As a quick solution, maybe a warning in the stdout output would be nice or an explicit error message to stderror?
Thanks for your help!
Am 21. Oktober 2016 um 22:20:34, Brian Radak (bradak_at_anl.gov<mailto:bradak_at_anl.gov>) schrieb:
As usual, I have missed something subtle - thanks Axel.
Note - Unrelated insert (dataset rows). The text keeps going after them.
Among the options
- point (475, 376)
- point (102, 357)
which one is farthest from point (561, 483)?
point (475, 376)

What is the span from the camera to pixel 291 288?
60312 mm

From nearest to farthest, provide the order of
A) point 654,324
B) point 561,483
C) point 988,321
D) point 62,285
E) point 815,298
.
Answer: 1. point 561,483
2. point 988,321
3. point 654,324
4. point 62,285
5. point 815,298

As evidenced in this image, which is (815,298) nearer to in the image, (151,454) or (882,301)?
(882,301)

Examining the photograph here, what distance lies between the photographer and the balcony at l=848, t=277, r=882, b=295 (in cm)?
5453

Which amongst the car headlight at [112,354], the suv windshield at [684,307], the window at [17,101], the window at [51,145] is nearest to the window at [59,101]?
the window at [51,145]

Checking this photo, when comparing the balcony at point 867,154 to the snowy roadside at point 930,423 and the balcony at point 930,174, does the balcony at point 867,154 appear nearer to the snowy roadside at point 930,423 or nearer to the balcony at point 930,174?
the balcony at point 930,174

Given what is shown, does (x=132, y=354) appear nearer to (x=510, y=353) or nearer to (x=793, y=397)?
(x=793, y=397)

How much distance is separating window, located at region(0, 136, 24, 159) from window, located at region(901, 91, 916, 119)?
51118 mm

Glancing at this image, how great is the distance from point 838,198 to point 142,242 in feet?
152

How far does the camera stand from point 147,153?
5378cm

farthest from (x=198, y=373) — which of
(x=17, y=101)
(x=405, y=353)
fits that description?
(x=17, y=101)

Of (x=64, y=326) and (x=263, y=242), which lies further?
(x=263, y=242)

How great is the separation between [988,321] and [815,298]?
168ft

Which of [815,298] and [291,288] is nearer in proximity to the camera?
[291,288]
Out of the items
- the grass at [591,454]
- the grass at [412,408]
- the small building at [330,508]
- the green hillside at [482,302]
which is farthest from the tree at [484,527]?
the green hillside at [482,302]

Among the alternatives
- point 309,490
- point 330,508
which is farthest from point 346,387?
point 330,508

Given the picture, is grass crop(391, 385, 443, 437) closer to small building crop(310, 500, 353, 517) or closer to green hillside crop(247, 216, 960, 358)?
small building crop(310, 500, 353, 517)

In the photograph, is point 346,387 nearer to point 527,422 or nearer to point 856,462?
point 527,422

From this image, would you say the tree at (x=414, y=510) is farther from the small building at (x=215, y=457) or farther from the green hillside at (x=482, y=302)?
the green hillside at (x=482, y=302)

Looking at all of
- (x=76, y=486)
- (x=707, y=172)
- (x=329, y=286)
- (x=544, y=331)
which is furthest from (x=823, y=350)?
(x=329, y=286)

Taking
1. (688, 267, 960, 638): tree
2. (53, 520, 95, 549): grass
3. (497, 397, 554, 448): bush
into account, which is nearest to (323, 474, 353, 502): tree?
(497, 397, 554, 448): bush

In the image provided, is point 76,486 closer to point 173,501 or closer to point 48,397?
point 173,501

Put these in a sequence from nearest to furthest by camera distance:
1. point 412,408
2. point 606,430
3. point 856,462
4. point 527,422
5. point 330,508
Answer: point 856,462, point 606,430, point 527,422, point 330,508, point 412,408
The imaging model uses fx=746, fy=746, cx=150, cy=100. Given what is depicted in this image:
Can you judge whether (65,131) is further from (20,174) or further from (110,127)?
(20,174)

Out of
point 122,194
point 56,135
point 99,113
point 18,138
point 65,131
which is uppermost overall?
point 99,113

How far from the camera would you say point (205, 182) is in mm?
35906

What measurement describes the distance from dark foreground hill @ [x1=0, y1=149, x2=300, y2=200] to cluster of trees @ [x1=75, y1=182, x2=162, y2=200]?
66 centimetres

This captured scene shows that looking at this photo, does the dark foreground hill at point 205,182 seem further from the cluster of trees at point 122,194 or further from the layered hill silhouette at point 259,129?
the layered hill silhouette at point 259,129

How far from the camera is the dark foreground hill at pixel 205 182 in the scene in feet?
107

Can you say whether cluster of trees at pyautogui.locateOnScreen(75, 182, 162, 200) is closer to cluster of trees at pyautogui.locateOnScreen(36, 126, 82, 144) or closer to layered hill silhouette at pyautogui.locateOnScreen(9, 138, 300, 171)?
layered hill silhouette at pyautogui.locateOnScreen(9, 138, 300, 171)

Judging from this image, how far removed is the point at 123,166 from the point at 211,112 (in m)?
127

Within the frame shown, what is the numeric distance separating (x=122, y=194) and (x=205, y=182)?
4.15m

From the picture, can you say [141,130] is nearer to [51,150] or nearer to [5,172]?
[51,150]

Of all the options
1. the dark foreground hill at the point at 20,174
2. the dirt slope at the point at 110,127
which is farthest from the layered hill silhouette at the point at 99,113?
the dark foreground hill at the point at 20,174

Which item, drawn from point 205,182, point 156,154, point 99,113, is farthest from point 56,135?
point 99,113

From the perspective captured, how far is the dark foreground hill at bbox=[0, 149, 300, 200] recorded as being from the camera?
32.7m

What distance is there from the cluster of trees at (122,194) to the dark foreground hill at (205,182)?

It sounds like the consensus is that the "firstTimestep" solution is the
best and fastest option.
Going forward, is this a problem that needs to be addressed? If not
switching to 64 bit ints, is there a more expected behavior that can
replace the current one? Should the step rollover to zero? Wouldn't this
have to be done in such a way that the output frequencies are still
respected? Should there just be a limit on what number of steps a user
should be permitted to reach?
On 10/21/2016 10:54 AM, Axel Kohlmeyer wrote:
> On Fri, Oct 21, 2016 at 11:41 AM, Brian Radak <bradak_at_anl.gov> wrote:
>> I think you are hitting the limit of 32 bit signed integers somewhere
>> (2147483647). There is not always good habit in the code of using unsigned
>> integers where applicable, probably because the step isn't really used for
>> anything other than checking the output frequency.
> signed vs. unsigned only buys you a factor of 2. that is usually not
> helping much and you lose the ability to detect overflows.
> using unsigned integers has a lot of issues regardless. outside of
> counts that have to be able to count bytes for the full address space
> range (e.g. size_t). it is generally better to avoid unsigned integers
> and switch to explicit 64-bit integers instead. generally, blindly
> converting signed integers to unsigned ones is solving the wrong
> problem (and creating new ones in the process).
>> It might not be satisfying, but you can probably solve this by using the
>> "firstTimestep" command to reset the count.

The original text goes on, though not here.